Le bureau d’Adrien n’était plus au dernier étage d’une tour.

Il se trouvait au fond d’un couloir où traînaient régulièrement des jouets.

Claire travaillait dans la pièce d’en face.

Ils se disputaient encore.

Parfois violemment.

Mais aucun des 2 ne quittait désormais la conversation avant d’avoir écouté l’autre.

Le soir du 1er anniversaire des jumelles, la pluie tomba de nouveau sur Paris.

Adrien resta dans l’encadrement de la porte de leur chambre.

Claire berçait Rose tandis que Lou dormait avec un petit poing levé au-dessus de sa tête.

Claire remarqua son silence.

— À quoi tu penses ?

Adrien regarda les 3 personnes qu’il avait failli perdre avant même de comprendre qu’elles constituaient sa famille.

— Que je suis entré dans la chambre 218 persuadé d’être l’homme le plus puissant de ma vie.

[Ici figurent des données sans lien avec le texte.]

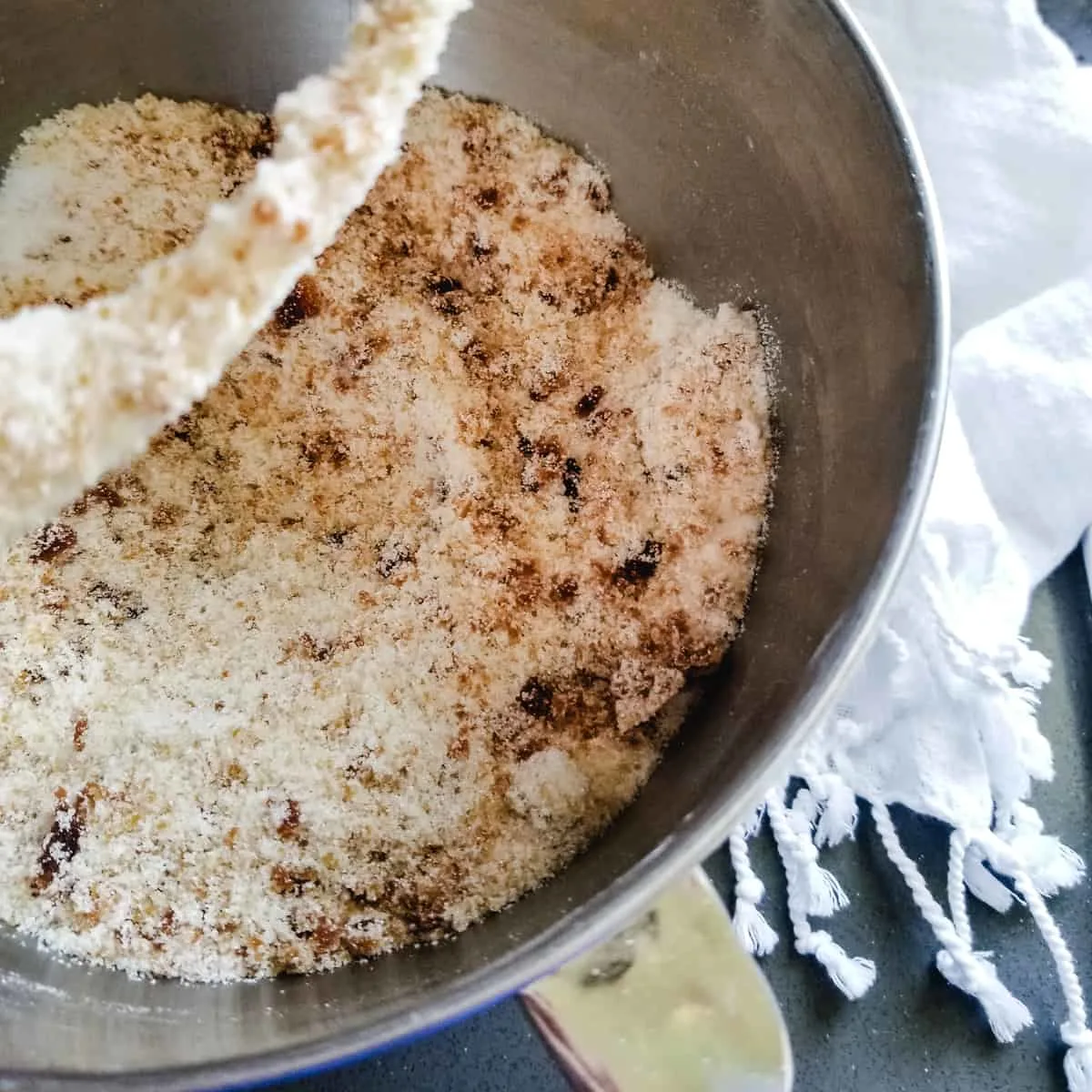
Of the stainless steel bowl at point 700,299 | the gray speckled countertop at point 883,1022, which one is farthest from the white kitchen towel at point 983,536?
the stainless steel bowl at point 700,299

— Et tu en es ressorti comment ?

Il sourit.

— Avec 2 bébés dans les bras et plus aucun contrôle sur rien.

Claire rit doucement.

Adrien regarda ses filles respirer.

Il avait perdu une partie de son empire, son image d’homme intouchable, des millions d’euros et toutes les certitudes héritées de son père.

Pourtant, jamais il ne s’était senti aussi riche.

La pluie frappait doucement les vitres.

1 an plus tôt, il aurait entendu une tempête.

Cette nuit-là, Adrien Delcourt n’entendit qu’une maison pleine de vie.